Set problem
Copy out, word for word, the part of the records that begins with the line containing "What amount of" and runs through the end of the records, including both the first and last lines.

[START OF Task data]

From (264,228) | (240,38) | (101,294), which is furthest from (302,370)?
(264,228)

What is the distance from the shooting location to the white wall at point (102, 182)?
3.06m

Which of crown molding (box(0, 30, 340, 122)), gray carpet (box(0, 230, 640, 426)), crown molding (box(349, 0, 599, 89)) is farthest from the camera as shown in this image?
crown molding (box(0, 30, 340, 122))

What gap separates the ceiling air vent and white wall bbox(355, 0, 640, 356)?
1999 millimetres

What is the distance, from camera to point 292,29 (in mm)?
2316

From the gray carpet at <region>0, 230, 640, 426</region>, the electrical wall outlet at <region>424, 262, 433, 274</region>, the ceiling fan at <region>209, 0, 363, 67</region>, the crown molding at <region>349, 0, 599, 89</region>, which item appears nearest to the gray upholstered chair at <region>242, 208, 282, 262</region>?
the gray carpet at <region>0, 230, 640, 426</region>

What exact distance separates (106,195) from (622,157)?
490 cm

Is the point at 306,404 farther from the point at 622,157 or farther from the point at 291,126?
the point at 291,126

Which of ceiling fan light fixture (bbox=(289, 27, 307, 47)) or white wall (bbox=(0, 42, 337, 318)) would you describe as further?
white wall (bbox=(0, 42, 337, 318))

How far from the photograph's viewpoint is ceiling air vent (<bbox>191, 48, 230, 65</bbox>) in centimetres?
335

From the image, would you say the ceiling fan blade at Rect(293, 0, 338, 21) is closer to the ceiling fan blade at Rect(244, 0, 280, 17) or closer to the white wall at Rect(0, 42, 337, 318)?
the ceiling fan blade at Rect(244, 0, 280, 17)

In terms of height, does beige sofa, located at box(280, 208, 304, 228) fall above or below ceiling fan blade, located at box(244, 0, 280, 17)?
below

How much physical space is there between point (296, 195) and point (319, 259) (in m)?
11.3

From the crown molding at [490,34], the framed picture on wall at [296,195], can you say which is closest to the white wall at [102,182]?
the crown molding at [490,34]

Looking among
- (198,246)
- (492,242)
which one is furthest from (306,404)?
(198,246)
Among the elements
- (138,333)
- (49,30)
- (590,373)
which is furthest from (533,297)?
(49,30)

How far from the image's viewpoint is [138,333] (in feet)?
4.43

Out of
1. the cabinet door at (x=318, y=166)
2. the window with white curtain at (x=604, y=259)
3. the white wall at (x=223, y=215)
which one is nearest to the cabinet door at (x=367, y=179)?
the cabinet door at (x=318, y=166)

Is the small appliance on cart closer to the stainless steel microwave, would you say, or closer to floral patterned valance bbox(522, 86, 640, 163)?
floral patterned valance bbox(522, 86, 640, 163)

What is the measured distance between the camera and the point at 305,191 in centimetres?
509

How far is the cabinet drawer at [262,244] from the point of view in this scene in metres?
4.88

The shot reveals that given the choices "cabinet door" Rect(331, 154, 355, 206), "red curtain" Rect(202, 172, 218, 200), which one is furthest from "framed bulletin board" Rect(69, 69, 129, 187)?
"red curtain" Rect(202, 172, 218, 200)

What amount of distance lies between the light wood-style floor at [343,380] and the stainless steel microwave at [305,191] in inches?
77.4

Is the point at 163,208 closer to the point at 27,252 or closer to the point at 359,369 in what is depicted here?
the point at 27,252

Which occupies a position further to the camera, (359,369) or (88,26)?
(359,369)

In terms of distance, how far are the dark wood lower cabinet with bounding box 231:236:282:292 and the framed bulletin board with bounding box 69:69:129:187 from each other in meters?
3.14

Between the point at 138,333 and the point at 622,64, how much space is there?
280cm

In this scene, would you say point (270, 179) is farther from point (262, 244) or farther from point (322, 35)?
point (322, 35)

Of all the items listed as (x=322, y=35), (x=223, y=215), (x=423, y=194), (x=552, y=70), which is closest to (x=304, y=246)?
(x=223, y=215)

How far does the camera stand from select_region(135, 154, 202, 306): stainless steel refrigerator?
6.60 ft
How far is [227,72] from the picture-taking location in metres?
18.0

[END OF Task data]

Complete output
What amount of distance lies between the light wood-style floor at [343,380] and the stainless steel microwave at [305,191] in inches?
77.4

Is the point at 163,208 closer to the point at 27,252 or closer to the point at 359,369 in what is depicted here?
the point at 27,252

Which occupies a position further to the camera, (359,369) or (88,26)?
(359,369)

In terms of distance, how far are the dark wood lower cabinet with bounding box 231:236:282:292 and the framed bulletin board with bounding box 69:69:129:187 from each other in meters?
3.14

Between the point at 138,333 and the point at 622,64, how much space is there?
280cm

In this scene, would you say point (270, 179) is farther from point (262, 244) or farther from point (322, 35)?
point (322, 35)

Of all the items listed as (x=322, y=35), (x=223, y=215), (x=423, y=194), (x=552, y=70), which is closest to (x=304, y=246)?
(x=223, y=215)

How far does the camera stand from select_region(135, 154, 202, 306): stainless steel refrigerator?
6.60 ft
How far is [227,72] from the picture-taking location in metres?
18.0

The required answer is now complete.